New Norton Vista tool trades UAC for online feedback

The latest freeware tool from Norton Labs offers to do Vista users a favor by turning off many of those annoying User Access Control prompts. If you're wondering what Symantec wants in return...so were we.

Though User Access Control may have struck a measurable blow against malicious programs' ability to gain elevated rights in Windows Vista, it has actually become one of users' least liked features because of how annoying it can become. For everything that could possibly have a negative impact on the system if it's done unintentionally, UAC can suspend Vista's normal operation momentarily, while it asks the user to Continue the operation that's about to be performed, even if it's the user himself who requested it.

Running with limited or diminished privileges is something the typical, non-malicious Windows user has had difficulty growing accustomed to. Now, a new freeware tool from the experimental security arm of Symantec called Norton Labs can give this prompt a feature similar to what you might see on a software firewall like ZoneAlarm: a way to say, for individual applications that often require administrator privileges, "Yes, I permit it, but don't ask me this again."

In short, the Norton tool does not turn off or replace UAC (you can actually turn it off yourself from the System Registry if you're so inclined). Rather, it leaves the system turned on but refrains from asking you for permission to elevate privilege for programs that appear on the tool's ongoing whitelist. It replaces the usual UAC panel with one that is certainly "Vista-ish," but which looks different from the one Microsoft supplies. It lets you know it's from Norton Labs. And it gives you the prominent option, "Don't ask me again," beside a check box, which you can check before you click on Allow.

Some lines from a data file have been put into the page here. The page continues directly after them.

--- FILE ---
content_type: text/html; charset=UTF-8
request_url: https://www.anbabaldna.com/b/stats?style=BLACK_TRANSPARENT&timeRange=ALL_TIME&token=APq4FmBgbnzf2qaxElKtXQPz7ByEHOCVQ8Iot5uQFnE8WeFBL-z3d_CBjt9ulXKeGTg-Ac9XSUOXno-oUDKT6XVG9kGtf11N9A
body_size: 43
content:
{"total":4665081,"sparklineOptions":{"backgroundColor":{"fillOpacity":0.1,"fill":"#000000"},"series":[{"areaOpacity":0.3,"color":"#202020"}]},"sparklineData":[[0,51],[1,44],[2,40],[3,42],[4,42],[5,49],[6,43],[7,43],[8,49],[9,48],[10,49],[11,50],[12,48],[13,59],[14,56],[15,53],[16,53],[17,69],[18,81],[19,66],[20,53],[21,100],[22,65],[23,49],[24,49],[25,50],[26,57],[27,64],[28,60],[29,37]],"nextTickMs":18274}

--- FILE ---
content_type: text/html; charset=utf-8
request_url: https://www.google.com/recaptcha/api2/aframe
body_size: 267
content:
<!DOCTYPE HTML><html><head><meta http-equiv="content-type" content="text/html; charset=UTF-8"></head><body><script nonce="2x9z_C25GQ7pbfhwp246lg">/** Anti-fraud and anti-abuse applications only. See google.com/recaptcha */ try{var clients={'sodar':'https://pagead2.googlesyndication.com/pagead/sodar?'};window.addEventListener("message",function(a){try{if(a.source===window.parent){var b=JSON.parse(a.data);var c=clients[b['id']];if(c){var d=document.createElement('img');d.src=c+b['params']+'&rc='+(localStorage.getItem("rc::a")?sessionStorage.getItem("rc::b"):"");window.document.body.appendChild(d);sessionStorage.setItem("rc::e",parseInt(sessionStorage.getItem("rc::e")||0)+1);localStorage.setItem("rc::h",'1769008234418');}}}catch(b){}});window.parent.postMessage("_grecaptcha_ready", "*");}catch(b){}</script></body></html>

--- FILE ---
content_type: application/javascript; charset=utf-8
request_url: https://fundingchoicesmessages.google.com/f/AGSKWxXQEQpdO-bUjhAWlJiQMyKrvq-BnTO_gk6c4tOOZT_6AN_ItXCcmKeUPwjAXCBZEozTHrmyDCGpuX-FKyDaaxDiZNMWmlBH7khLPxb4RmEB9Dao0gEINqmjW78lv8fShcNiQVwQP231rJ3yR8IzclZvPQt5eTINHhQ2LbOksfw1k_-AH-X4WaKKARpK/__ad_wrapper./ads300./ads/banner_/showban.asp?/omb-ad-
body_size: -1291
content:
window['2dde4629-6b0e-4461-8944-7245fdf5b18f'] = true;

In BetaNews tests, we had some difficulty installing this on our 32-bit Vista virtual machine (the tool does not work on 64-bit Vista, which uses a very different secure kernel). We soon discovered the reason: In Local Security Policy, there's an option to turn up the heat whenever the UAC panel comes on, so that it asks the user to supply the administrator password rather than just click on Continue. We had that option turned on; and you may be thinking toward our general direction, "You're crazy!" Yes, but we've been experimenting with some different security options in Vista, and in my own personal opinion, I'm no more bothered with entering a password than I am with clicking on a button.

Once we tweaked the Registry so that policy was set to the default for Vista (just showing the Continue and Cancel buttons, we got the Norton UAC tool to work. During the installation process, the first thing we saw was a rather austere dialog box, which offered the sole option, "Yes, Enable Submission on UAC prompts," without any explanation.

Submission? Yes, the answer to the question, "What does Symantec get out of this?" is that everything you enter onto your whitelist gets shared over the Internet with a Norton Labs database. We assume this information isn't transmitted in the clear, though we don't know that for sure.

There's no warning ahead of time, so this opportunity to opt out may be meaningless for most users. But if you have the foresight to have checked Norton Labs' Web site beforehand, you'll come across an FAQ page which reads the following: "Each time you see a prompt, the Norton Labs UAC Replacement sends meta information about what caused the prompt, and why, to our server. This data will be used, in aggregate, to help Norton Labs build a white list that can be shipped with the UAC replacement and LiveUpdated [sic] as needed."

So the whole premise of Norton Labs' UAC tool essentially boils down to the following: Are you willing to introduce two security risks into your system in order to avoid being annoyed by something that's, on the larger scale of things, less annoying than the current financial crisis or the remake of Knight Rider? Because if you think about it, the whole point of UAC is that it enables a system stop whenever something that can potentially change the system's status, can occur. It's designed to be a roadblock, especially for the programs that administrators use frequently (REGEDIT comes to mind); why remove the roadblock for those frequently used tools and leave it in place for the less used or unused ones?

Then comes security policy quandary #2: Do you really want to tell Symantec -- or anyone else on the other side of the Internet from you, for that matter -- what programs you run every day? To me, information security is about removing the likelihood of accidental or unwarranted disclosure. How can anyone be certain that a malicious user, perhaps in tribute to Kirk Douglas' immortal role, doesn't rise to the occasion in a spoofing attempt to say, "I am Symantec!"

In other words, with which are you more comfortable: being possibly insecure or being definitely annoyed?